PDF(Pubmed)
Abstract:
Nanoparticles have shown great potential for tumor targeting delivery via enhanced permeability and retention effect. However, the tumor mechanical microenvironment, characterized by dense extracellular matrix (ECM), high tumor stiffness and solid stress, leads to only 0.7% of administered dose accumulating in solid tumors and even fewer (∼0.0014%) reaching tumor cells, limiting the therapeutic efficacy of nanoparticles. Furthermore, the tumor mechanical microenvironment can regulate tumor cell stemness, promote tumor invasion, metastasis and reduce treatment efficacy. In this review, methods detecting the mechanical are introduced. Strategies for modulating the mechanical microenvironment including elimination of dense ECM by physical, chemical and biological methods, disruption of ECM formation, depletion or inhibition of cancer-associated fibroblasts, are then summarized.

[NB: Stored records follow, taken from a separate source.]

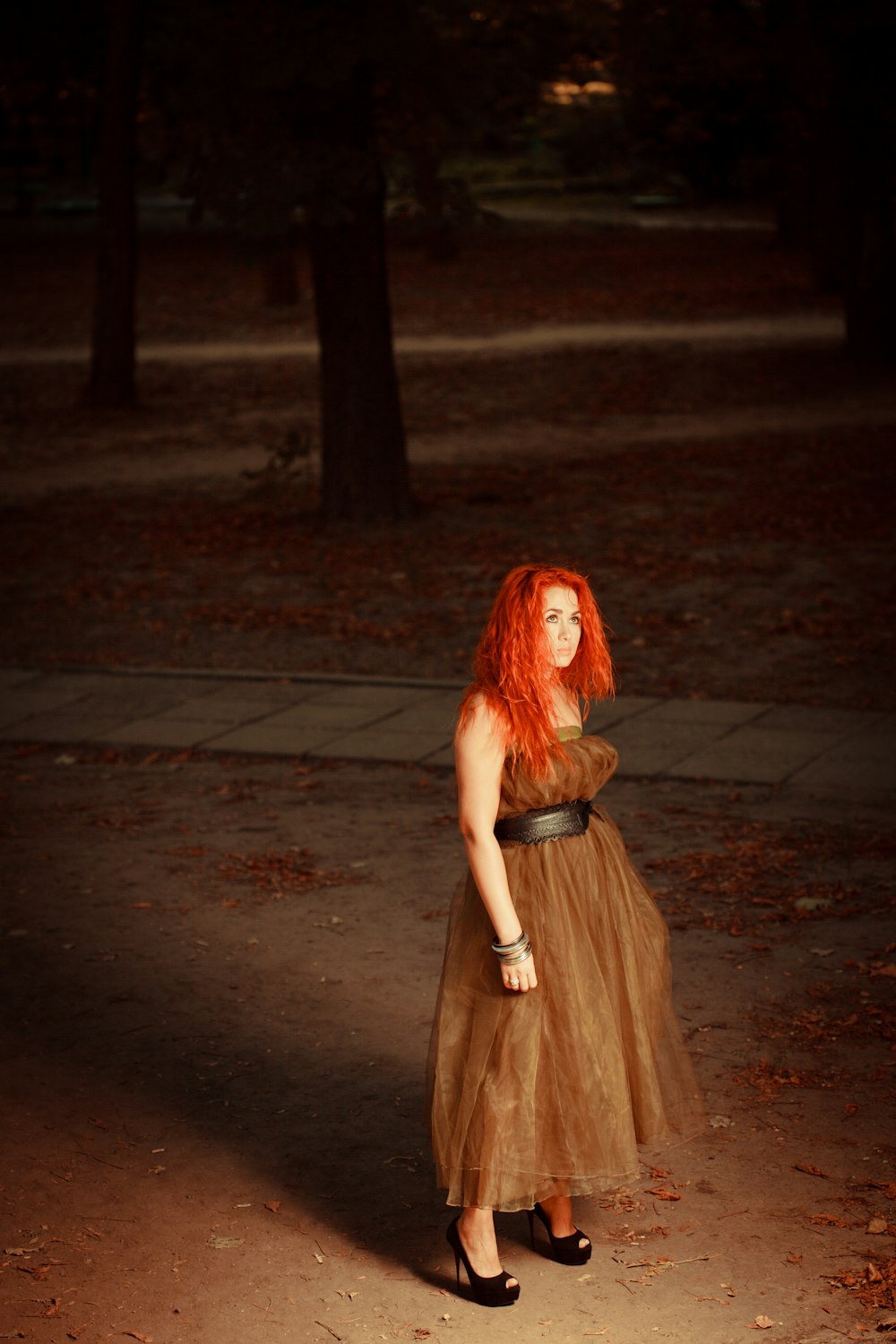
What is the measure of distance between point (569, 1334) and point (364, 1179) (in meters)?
0.90

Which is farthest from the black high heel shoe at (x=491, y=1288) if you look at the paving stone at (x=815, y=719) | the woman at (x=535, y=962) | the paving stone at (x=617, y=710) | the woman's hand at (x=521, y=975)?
the paving stone at (x=815, y=719)

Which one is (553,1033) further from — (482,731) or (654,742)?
(654,742)

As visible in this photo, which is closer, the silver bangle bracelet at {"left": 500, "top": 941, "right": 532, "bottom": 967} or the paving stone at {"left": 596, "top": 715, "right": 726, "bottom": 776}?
the silver bangle bracelet at {"left": 500, "top": 941, "right": 532, "bottom": 967}

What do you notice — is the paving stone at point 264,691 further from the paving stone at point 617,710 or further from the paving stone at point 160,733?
the paving stone at point 617,710

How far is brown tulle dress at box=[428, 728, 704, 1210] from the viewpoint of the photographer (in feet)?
11.8

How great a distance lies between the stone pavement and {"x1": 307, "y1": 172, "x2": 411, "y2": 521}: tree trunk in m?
4.56

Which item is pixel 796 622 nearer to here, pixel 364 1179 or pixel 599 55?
pixel 364 1179

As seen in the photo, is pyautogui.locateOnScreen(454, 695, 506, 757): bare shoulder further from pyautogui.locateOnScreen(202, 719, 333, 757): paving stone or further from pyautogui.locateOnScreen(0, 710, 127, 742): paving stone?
pyautogui.locateOnScreen(0, 710, 127, 742): paving stone

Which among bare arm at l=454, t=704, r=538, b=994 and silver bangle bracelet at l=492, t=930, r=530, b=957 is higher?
bare arm at l=454, t=704, r=538, b=994

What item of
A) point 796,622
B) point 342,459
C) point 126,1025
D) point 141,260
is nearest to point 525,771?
point 126,1025

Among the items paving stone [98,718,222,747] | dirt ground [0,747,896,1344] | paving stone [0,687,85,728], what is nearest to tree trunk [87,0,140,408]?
paving stone [0,687,85,728]

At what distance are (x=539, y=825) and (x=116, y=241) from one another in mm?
19136

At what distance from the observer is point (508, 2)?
20000 millimetres

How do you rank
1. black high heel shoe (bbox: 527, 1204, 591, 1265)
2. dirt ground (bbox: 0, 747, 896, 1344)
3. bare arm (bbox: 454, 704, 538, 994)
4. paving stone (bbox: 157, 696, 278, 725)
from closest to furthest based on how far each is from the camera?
bare arm (bbox: 454, 704, 538, 994)
dirt ground (bbox: 0, 747, 896, 1344)
black high heel shoe (bbox: 527, 1204, 591, 1265)
paving stone (bbox: 157, 696, 278, 725)
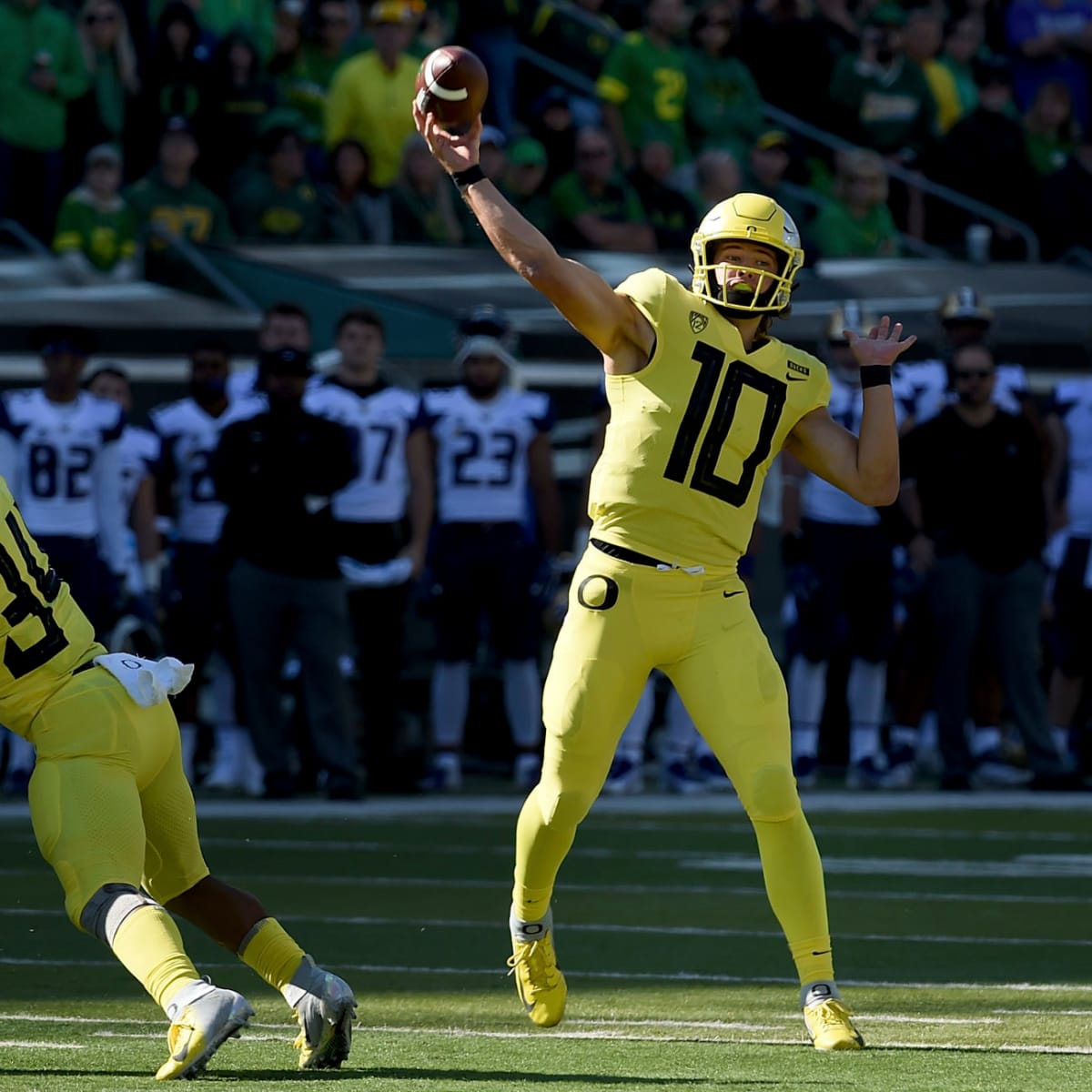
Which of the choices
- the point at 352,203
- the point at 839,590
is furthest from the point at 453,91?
the point at 352,203

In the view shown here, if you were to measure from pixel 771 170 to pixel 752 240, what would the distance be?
10.5 metres

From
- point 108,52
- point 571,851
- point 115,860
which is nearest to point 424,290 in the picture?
point 108,52

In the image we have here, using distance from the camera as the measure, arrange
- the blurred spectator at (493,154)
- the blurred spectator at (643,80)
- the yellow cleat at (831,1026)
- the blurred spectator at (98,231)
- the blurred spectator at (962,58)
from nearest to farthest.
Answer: the yellow cleat at (831,1026), the blurred spectator at (493,154), the blurred spectator at (98,231), the blurred spectator at (643,80), the blurred spectator at (962,58)

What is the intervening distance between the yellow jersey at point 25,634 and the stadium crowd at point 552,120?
9157mm

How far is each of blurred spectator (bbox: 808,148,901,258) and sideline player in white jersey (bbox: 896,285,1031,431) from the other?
395 centimetres

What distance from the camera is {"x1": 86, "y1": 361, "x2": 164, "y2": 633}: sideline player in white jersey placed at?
11609 mm

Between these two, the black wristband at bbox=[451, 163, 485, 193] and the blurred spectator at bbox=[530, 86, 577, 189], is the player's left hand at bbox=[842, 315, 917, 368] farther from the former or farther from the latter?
the blurred spectator at bbox=[530, 86, 577, 189]

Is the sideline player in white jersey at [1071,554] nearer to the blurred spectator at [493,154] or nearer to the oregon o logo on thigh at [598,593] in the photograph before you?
the blurred spectator at [493,154]

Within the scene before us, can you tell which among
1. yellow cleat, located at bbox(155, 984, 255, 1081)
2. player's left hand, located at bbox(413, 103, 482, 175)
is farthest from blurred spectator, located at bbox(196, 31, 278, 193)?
yellow cleat, located at bbox(155, 984, 255, 1081)

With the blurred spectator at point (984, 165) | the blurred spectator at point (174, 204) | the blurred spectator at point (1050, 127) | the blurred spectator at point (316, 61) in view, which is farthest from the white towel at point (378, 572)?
the blurred spectator at point (1050, 127)

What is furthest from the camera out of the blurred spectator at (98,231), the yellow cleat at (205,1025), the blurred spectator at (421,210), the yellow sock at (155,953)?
the blurred spectator at (421,210)

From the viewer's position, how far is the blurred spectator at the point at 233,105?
1514cm

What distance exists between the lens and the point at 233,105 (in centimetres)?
1516

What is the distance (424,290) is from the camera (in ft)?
45.6
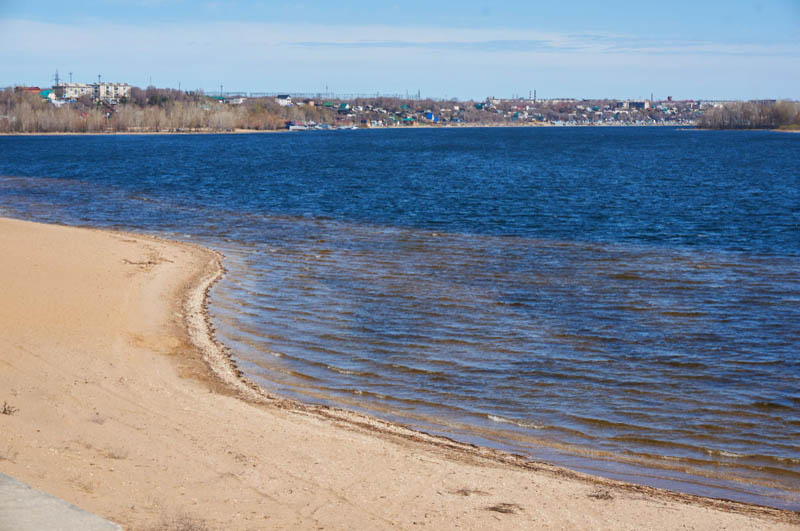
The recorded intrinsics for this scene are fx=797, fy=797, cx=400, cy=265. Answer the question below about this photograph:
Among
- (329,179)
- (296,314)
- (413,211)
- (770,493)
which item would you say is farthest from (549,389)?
(329,179)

Finally, prospects and challenges for further clinical applications of mechano-modulating strategies to enhance the therapeutic efficacy of nanomedicines are discussed. This review may provide guidance for the rational design and application of nanoparticles in clinical settings.
摘要:
纳米颗粒已显示出通过增强的渗透性和保留效应用于肿瘤靶向递送的巨大潜力。然而,肿瘤机械微环境,以致密的细胞外基质(ECM)为特征,高肿瘤硬度和固体应力,导致只有0.7%的给药剂量积累在实体瘤中,甚至更少(〜0.0014%)达到肿瘤细胞,限制纳米颗粒的治疗功效。此外,肿瘤机械微环境可以调节肿瘤细胞的干性,促进肿瘤侵袭,转移和降低治疗疗效。在这次审查中,介绍了机械的检测方法。调节机械微环境的策略,包括通过物理,化学和生物方法,ECM形成的破坏,耗尽或抑制癌症相关的成纤维细胞,然后总结。最后,讨论了机械调节策略的进一步临床应用以增强纳米药物的治疗效果的前景和挑战。本综述可为纳米颗粒的合理设计和临床应用提供指导。